COMPLETE THE FOLLOWING:
- 1) In the forum thread about holding a steady brewing temperature, what set temperature does dsc give as an example?
- 2) Pick up the forum thread about holding a steady coffee brewing temperature after its final post and carry the discussion forward.
--- BEGIN SELECTED TEXT ---
# steady temperature throughout the brew process



## dsc (Jun 7, 2013)

Just thinking out loud really, is there anything on the market currently which offers brewing at a set high temperature, say 90degC?

Surely that would cut the brew time by some time and could offer other taste related benefits.

Feel free to start a discussion

Regards,

T.


----------



## garydyke1 (Mar 9, 2011)

In beer brewing yes! Temperature controlled Mash-Tun


----------



## MWJB (Feb 28, 2012)

Are you talking about steeped coffee (better drip machines & percolators already do this, vac pots for a short while though I have no experience such & don't know how long it can be sustained for)? I'd maybe be concerned about applying an external heat source to surfaces that contact the grinds? I can see an advantage in having a brewer on a hot plate/heat source that brings everything up to desired brew temp, maintaining thermal inertia as best you can (or microwaving the brew water in a microwaveable brewer - I have seen a couple of refrerences for this regarding the Sowden - filter removed obviously) & slowing the decline.

Though this may result in a hotter beverage, I don't know whether it would make big strides in speeding up extraction? I have had brews that were a little over 50C at ~40 minutes (new CCD), or so hot as to burn my mouth (FP)...but both were 22% immersion yield & took that long to reach a similar level of sweetness.
--- END SELECTED TEXT ---
--- BEGIN DATASET CONTENT ---
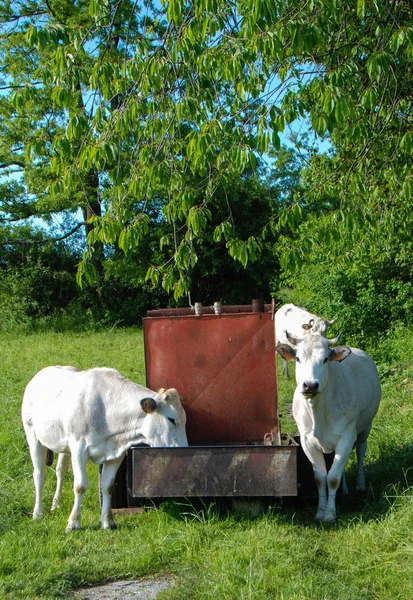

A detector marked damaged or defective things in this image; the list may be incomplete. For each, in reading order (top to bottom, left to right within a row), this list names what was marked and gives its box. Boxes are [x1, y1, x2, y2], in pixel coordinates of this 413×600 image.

rusted metal container [125, 300, 296, 502]
rusty metal tank [125, 302, 296, 504]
--- END DATASET CONTENT ---
SOLVED TASKS:
- 1) 90 degrees Celsius.

- 2)
----------



## dsc (Jun 7, 2013)

I was thinking of something similar to a kettle, which keeps the insides at 90-92degC. Actually I could easily mod a kettle, chop the top off and put a PID on it, using it like a big french press pot with no plunger, then just filter through a paper filter. I don't want it super hot to drink, but I'm curious how steady temperature affects the brew process. Espresso freaks always shout 'temperature stability!!' and fair enough, it's a shorter process vs. several minutes for a brewed cup, but still might be an interesting experiment.

Regards,

dsc.


----------



## CrazyH (Jan 14, 2011)

THat impress brewer is tripple walled, probably holds temp very well.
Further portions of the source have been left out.